WHAT TO PRODUCE :: Recreate the entire listing that appears below, exactly.
***** AVAILABLE DATA *****
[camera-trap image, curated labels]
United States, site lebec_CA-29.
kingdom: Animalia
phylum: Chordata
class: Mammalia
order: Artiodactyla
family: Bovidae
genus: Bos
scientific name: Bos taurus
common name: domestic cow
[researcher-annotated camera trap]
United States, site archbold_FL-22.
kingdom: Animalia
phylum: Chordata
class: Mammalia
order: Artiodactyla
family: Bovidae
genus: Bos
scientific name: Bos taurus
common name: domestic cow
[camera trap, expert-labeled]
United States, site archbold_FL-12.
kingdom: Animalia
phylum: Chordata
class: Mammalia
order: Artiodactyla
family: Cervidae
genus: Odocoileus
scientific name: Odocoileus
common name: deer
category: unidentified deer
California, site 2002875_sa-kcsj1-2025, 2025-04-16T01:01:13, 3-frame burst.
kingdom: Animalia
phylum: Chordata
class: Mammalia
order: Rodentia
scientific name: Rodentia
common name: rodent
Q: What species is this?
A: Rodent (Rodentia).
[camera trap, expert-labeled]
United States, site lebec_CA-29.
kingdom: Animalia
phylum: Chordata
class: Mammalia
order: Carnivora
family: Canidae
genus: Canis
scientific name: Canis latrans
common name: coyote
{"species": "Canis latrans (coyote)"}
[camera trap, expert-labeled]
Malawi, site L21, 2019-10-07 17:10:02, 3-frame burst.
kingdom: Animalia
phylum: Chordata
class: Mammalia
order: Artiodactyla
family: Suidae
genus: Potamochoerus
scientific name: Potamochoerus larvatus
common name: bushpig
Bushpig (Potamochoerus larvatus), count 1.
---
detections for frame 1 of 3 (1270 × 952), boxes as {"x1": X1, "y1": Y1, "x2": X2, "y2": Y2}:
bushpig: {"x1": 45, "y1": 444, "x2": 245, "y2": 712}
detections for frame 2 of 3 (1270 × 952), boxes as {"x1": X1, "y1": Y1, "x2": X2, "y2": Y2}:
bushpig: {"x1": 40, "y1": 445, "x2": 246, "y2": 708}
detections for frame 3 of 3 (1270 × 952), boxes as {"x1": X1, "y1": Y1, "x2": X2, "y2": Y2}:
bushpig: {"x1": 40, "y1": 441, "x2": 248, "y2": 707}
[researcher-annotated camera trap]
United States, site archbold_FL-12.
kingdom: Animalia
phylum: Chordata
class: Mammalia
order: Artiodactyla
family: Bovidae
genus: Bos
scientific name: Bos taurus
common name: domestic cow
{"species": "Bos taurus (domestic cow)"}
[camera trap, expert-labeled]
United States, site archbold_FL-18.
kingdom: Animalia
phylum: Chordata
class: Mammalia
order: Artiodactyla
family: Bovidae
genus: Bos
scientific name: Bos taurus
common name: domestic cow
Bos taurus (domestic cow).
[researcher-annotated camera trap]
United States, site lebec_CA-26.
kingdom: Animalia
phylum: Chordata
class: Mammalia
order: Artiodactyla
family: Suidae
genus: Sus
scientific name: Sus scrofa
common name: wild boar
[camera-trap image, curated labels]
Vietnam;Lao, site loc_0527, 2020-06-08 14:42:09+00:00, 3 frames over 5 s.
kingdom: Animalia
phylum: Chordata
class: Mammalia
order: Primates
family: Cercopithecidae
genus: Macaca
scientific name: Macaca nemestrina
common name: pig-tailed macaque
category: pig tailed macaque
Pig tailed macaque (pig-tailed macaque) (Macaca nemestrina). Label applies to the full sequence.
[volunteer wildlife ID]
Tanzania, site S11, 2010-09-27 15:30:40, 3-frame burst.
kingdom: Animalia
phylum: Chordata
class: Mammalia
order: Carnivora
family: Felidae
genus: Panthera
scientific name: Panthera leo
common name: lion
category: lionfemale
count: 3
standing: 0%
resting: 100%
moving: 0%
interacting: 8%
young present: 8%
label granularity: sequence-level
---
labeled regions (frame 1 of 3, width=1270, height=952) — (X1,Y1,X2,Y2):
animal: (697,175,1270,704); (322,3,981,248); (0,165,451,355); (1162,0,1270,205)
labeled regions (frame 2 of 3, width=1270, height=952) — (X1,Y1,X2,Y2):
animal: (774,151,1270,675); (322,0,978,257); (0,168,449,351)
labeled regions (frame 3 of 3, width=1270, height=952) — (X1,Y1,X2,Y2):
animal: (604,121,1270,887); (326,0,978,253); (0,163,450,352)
*****
OUTPUT BELOW ::
[camera-trap image, curated labels]
United States, site lebec_CA-29.
kingdom: Animalia
phylum: Chordata
class: Mammalia
order: Artiodactyla
family: Bovidae
genus: Bos
scientific name: Bos taurus
common name: domestic cow
[researcher-annotated camera trap]
United States, site archbold_FL-22.
kingdom: Animalia
phylum: Chordata
class: Mammalia
order: Artiodactyla
family: Bovidae
genus: Bos
scientific name: Bos taurus
common name: domestic cow
[camera trap, expert-labeled]
United States, site archbold_FL-12.
kingdom: Animalia
phylum: Chordata
class: Mammalia
order: Artiodactyla
family: Cervidae
genus: Odocoileus
scientific name: Odocoileus
common name: deer
category: unidentified deer
California, site 2002875_sa-kcsj1-2025, 2025-04-16T01:01:13, 3-frame burst.
kingdom: Animalia
phylum: Chordata
class: Mammalia
order: Rodentia
scientific name: Rodentia
common name: rodent
Q: What species is this?
A: Rodent (Rodentia).
[camera trap, expert-labeled]
United States, site lebec_CA-29.
kingdom: Animalia
phylum: Chordata
class: Mammalia
order: Carnivora
family: Canidae
genus: Canis
scientific name: Canis latrans
common name: coyote
{"species": "Canis latrans (coyote)"}
[camera trap, expert-labeled]
Malawi, site L21, 2019-10-07 17:10:02, 3-frame burst.
kingdom: Animalia
phylum: Chordata
class: Mammalia
order: Artiodactyla
family: Suidae
genus: Potamochoerus
scientific name: Potamochoerus larvatus
common name: bushpig
Bushpig (Potamochoerus larvatus), count 1.
---
detections for frame 1 of 3 (1270 × 952), boxes as {"x1": X1, "y1": Y1, "x2": X2, "y2": Y2}:
bushpig: {"x1": 45, "y1": 444, "x2": 245, "y2": 712}
detections for frame 2 of 3 (1270 × 952), boxes as {"x1": X1, "y1": Y1, "x2": X2, "y2": Y2}:
bushpig: {"x1": 40, "y1": 445, "x2": 246, "y2": 708}
detections for frame 3 of 3 (1270 × 952), boxes as {"x1": X1, "y1": Y1, "x2": X2, "y2": Y2}:
bushpig: {"x1": 40, "y1": 441, "x2": 248, "y2": 707}
[researcher-annotated camera trap]
United States, site archbold_FL-12.
kingdom: Animalia
phylum: Chordata
class: Mammalia
order: Artiodactyla
family: Bovidae
genus: Bos
scientific name: Bos taurus
common name: domestic cow
{"species": "Bos taurus (domestic cow)"}
[camera trap, expert-labeled]
United States, site archbold_FL-18.
kingdom: Animalia
phylum: Chordata
class: Mammalia
order: Artiodactyla
family: Bovidae
genus: Bos
scientific name: Bos taurus
common name: domestic cow
Bos taurus (domestic cow).
[researcher-annotated camera trap]
United States, site lebec_CA-26.
kingdom: Animalia
phylum: Chordata
class: Mammalia
order: Artiodactyla
family: Suidae
genus: Sus
scientific name: Sus scrofa
common name: wild boar
[camera-trap image, curated labels]
Vietnam;Lao, site loc_0527, 2020-06-08 14:42:09+00:00, 3 frames over 5 s.
kingdom: Animalia
phylum: Chordata
class: Mammalia
order: Primates
family: Cercopithecidae
genus: Macaca
scientific name: Macaca nemestrina
common name: pig-tailed macaque
category: pig tailed macaque
Pig tailed macaque (pig-tailed macaque) (Macaca nemestrina). Label applies to the full sequence.
[volunteer wildlife ID]
Tanzania, site S11, 2010-09-27 15:30:40, 3-frame burst.
kingdom: Animalia
phylum: Chordata
class: Mammalia
order: Carnivora
family: Felidae
genus: Panthera
scientific name: Panthera leo
common name: lion
category: lionfemale
count: 3
standing: 0%
resting: 100%
moving: 0%
interacting: 8%
young present: 8%
label granularity: sequence-level
---
labeled regions (frame 1 of 3, width=1270, height=952) — (X1,Y1,X2,Y2):
animal: (697,175,1270,704); (322,3,981,248); (0,165,451,355); (1162,0,1270,205)
labeled regions (frame 2 of 3, width=1270, height=952) — (X1,Y1,X2,Y2):
animal: (774,151,1270,675); (322,0,978,257); (0,168,449,351)
labeled regions (frame 3 of 3, width=1270, height=952) — (X1,Y1,X2,Y2):
animal: (604,121,1270,887); (326,0,978,253); (0,163,450,352)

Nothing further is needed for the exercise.